Water

Grade: A-
Poetic storytelling of a cruelly unpoetic way of life. Political upheaval, religious dogma and financial expedience all merge in this plight of widows made virtual untouchables in filmmaker Deepa Mehta’s tale of 1930’s India. Cinematic, romantic and lyrical in the telling, it is a story nonetheless imbued with sexist brutality and anguished realism.
Sacred scrolls thousands of years old provide the rationale for families (wishing one less mouth to feed) to damn their widowed relations to lives of isolation, degradation, prostitution and poverty. Following the path of an eight year old widowed by a husband she may never have even met, we enter a monastical world of quiet humility and imposed shame, silenced longing and repressed desire, pathological control and terrorized subjugation. In a world of only the most minimalist pleasures, an aged woman clings to memories of a single day with sweets in her life, a forbidden puppy provides warmth and camaraderie between comrades, a treasured parrot provides a speck of humanity to a misery of a mother hen. The clash between antiquated oppression and new enlightenment is ignited by a “little man in a loin cloth,” who sparks idealism in those affluent enough to renounce their way of life and dismissive hostility from those who know no other way.
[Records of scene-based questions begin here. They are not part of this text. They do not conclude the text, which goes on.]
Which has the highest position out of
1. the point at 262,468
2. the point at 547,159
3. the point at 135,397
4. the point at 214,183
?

Seema Biswas leads a moving cast as a widow torn by conflicted perceptions of religious obligation and societal manipulation. Spiritual devotion and piety does not stop her from questioning the ethics and morality behind her lot in life, and it is at once an elegant and humble performance. Sarala plays the central child widow with incredulous defiance, and John Abraham is charismatic as a lothario who believes he can rescue a woman from her fate only to seal it instead.
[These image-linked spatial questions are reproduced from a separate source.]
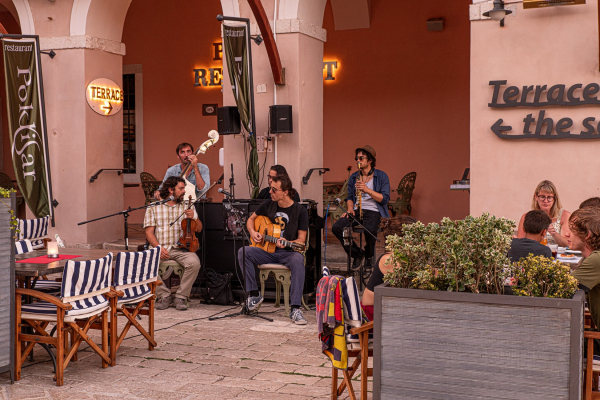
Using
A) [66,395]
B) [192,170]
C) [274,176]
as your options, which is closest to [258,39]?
[192,170]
Though occasionally melodramatic and slowly paced around the fringes, there is a quiet pathos in Mehta’s telling that adds sweep and weight to these women’s lives, incorporating the political upheaval of the times and the shining light of the Mahatma without overpowering the simplicity of the story. The grace of offering water to a new widow after her long journey, the holy experience of communal bathing in the river and the separation between the haves and have-nots this body of water represents engulf the film with both austerity and grandeur. Final moments sear hope and despair in equal measure.
Lest anyone leave the theater with a holier-than-thou sensibility as we discover this barbaric tradition continues to this day, it bears remembering that even in this country individuals are denied the right to pursue love and life because of the bastardizing of religion and financial protectionism. Everywhere it seems, persecution and intolerance is bathed and baptized in the name of God.